いてくれると心強いけど、戦わせたいわけじゃないから、マリウスの言うことには頷ける。
「キューレの魔力、橙の上の方だったよ」
「……ちょっと考えそうになるなあ」
ふゅあ!
「キューレ、おかえり!」
廊下の途中、走り寄って来たキューレを抱き上げ、マリウスに紹介する。
「姉さんのこと、頼むよ。時々暴走するから、心配なんだ」
ふぃ!
……みんながキューレにわたしの事を頼むのはいいんだけど、揃いも揃って、なんで余計な一言を付け加えるんだろう?
「領内だから大丈夫だとは思うけど、ほんとに気を付けてね、姉さん」
「……うん」
マリウスの部屋には、幼馴染達とハルくんが待ってくれていた。
テーブルと椅子が追加で持ち込まれていて、部屋中に甘い香りが立ち込めている。
「あ、お嬢!」
「お邪魔してまーす!」
「いらっしゃい、みんな。それから、ありがと」
「なんのなんの!」
どれどれとテーブルを見やれば、手前のはポッドベリーのタルト、そっちは……堅焼きパンを砕いて二度焼きしたビスケットかな。上にクルミや干しぶどうが散らしてあった。
「これ、リーゼルが作ったの?」
「ヴィリも手伝ってくれたよ。……苦手なのに、それはもう、懸命に」
「リーゼル! 余計なことまで言わなくていいの!」
「ふふっ、ありがと、ヴィリ!」
お嬢の為のお茶会だからと、上座に座らされる。
お茶にもリーゼルお手製のジャムの他、普段遣いを躊躇うキルシュ酒の小瓶が添えられていた。匙で一、二杯入れるとおいしいんだよね。

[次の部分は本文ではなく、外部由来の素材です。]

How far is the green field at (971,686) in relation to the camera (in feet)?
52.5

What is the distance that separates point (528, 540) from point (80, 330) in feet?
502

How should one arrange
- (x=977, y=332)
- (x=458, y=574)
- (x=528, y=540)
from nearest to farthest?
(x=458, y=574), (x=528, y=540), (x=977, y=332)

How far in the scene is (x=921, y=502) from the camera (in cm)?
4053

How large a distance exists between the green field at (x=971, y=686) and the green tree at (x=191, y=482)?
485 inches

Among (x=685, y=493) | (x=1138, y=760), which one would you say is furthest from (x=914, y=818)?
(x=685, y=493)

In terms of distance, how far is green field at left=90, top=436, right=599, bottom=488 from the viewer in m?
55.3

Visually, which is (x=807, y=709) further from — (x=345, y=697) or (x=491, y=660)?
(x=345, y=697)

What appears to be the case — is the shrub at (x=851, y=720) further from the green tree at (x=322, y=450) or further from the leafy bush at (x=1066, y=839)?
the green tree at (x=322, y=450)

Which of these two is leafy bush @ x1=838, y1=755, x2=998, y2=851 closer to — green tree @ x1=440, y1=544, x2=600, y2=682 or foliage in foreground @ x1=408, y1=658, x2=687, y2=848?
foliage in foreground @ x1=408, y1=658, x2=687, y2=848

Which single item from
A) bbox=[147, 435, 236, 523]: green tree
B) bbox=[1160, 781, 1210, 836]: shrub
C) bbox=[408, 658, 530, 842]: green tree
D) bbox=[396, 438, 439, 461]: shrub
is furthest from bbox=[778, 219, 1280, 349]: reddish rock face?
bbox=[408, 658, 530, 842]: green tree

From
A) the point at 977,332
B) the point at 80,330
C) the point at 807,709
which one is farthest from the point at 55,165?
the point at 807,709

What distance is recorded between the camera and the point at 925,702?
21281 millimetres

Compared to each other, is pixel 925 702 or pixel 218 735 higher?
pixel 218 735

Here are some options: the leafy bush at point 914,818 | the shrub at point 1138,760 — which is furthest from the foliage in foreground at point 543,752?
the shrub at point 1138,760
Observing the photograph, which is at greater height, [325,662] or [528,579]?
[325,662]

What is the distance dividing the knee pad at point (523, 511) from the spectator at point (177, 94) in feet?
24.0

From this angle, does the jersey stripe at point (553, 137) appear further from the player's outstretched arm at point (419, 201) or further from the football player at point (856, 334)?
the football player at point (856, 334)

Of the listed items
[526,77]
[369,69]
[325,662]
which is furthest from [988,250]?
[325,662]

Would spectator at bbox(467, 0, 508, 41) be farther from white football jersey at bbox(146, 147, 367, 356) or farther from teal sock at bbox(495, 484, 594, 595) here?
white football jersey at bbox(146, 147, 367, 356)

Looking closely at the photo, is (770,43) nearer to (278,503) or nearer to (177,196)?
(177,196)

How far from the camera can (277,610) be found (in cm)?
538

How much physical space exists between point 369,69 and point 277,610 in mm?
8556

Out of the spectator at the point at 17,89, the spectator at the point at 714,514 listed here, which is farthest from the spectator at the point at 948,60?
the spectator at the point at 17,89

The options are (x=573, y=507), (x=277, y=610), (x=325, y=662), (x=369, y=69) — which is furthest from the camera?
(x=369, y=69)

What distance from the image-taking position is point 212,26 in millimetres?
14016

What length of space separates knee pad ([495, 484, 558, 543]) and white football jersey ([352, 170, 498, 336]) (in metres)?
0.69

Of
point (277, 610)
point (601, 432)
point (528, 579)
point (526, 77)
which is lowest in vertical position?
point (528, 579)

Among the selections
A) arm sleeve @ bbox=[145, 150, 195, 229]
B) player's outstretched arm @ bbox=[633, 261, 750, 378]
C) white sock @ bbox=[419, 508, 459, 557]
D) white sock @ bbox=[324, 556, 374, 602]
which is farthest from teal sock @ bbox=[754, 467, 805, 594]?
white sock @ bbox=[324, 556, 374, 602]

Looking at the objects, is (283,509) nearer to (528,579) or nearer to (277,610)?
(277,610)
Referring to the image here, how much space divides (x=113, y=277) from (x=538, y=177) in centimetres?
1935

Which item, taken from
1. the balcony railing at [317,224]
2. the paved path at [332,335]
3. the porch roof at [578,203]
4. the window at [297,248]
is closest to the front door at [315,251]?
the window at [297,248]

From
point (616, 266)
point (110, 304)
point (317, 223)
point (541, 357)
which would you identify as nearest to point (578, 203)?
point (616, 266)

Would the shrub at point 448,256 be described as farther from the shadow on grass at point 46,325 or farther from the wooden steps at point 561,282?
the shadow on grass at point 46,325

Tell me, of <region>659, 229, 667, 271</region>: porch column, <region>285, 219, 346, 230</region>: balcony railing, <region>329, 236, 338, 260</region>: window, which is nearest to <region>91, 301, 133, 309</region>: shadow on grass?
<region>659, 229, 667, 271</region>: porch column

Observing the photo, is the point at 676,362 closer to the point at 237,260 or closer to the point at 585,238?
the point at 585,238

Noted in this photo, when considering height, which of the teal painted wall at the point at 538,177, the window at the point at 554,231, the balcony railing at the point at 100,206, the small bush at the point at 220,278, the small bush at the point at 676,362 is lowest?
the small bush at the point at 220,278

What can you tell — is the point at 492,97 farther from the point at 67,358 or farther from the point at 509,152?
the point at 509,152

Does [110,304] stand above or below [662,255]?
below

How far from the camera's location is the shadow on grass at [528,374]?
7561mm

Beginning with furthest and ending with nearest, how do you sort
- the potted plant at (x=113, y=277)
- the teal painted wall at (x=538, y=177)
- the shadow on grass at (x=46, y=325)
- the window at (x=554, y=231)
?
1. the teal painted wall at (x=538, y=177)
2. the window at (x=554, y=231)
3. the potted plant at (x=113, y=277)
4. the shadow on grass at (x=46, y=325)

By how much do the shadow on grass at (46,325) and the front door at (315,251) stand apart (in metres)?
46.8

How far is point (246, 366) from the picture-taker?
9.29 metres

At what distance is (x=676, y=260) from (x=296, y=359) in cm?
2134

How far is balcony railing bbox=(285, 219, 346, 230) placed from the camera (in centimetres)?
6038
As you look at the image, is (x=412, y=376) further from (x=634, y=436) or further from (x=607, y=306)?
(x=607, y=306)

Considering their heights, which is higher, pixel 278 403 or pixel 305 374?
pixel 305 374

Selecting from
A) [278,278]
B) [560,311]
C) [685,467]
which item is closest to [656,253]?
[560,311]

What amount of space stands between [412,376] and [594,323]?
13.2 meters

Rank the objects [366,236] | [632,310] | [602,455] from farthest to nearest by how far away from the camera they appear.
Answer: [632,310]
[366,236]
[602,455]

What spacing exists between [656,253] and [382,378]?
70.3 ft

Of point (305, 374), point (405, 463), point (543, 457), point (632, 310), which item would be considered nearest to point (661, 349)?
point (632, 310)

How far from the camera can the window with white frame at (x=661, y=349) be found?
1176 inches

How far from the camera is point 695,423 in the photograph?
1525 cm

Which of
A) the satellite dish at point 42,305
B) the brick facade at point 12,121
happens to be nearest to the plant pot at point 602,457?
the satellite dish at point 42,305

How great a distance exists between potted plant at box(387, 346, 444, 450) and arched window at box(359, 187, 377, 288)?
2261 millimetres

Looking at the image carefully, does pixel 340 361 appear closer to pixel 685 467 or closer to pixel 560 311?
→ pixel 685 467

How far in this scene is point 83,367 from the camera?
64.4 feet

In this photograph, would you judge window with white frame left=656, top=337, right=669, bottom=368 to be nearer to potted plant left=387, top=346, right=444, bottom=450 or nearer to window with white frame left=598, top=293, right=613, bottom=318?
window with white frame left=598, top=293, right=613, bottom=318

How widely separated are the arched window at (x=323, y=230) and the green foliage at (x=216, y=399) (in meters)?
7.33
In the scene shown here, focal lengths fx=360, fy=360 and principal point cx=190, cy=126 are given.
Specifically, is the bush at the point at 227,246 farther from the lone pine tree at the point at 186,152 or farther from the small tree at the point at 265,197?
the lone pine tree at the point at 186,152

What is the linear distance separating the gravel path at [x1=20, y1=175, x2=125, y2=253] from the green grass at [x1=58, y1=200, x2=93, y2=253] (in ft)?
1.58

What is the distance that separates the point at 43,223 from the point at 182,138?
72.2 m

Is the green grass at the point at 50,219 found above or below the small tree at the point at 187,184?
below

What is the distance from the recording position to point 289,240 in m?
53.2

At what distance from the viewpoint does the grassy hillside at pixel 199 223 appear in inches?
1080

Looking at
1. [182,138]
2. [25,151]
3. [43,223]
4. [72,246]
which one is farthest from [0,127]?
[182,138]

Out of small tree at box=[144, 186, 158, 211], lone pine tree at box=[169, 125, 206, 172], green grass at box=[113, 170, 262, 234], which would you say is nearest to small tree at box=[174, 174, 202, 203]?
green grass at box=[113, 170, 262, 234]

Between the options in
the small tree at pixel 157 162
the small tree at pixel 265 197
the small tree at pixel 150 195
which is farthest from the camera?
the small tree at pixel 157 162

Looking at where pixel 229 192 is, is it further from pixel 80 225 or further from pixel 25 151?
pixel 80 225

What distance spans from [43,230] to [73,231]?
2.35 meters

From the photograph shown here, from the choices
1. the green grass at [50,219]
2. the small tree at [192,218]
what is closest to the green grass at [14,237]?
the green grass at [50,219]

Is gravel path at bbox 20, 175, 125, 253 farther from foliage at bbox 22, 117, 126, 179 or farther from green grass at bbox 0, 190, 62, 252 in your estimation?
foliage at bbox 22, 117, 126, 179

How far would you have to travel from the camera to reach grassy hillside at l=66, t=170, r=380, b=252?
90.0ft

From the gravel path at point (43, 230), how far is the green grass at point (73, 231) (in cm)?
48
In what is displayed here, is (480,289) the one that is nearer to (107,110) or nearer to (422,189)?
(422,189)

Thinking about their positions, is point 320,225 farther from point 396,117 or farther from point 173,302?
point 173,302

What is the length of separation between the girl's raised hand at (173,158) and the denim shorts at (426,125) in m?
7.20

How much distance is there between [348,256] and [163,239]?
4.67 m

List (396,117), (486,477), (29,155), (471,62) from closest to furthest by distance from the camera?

「じゃあ、乾杯ってわけでもないけど……お嬢が無事に試練を乗り越えられますように」
「お嬢の知恵と工夫が輝きますように」
口々に言祝いでくれるみんなに合わせ、わたしも茶杯を掲げた。
「ね、お嬢。さっき、集まる前からお嬢の試練の話をしてたんだけどさ」
「うん」
何故かリーゼルは、わたしをびしっと指さした。
「四の五の言わず、エーベルハルトさんを雇おう!」
「え、なんで!?」
思わずハルくんの方を見ると、かなり真剣な表情で頷いていた。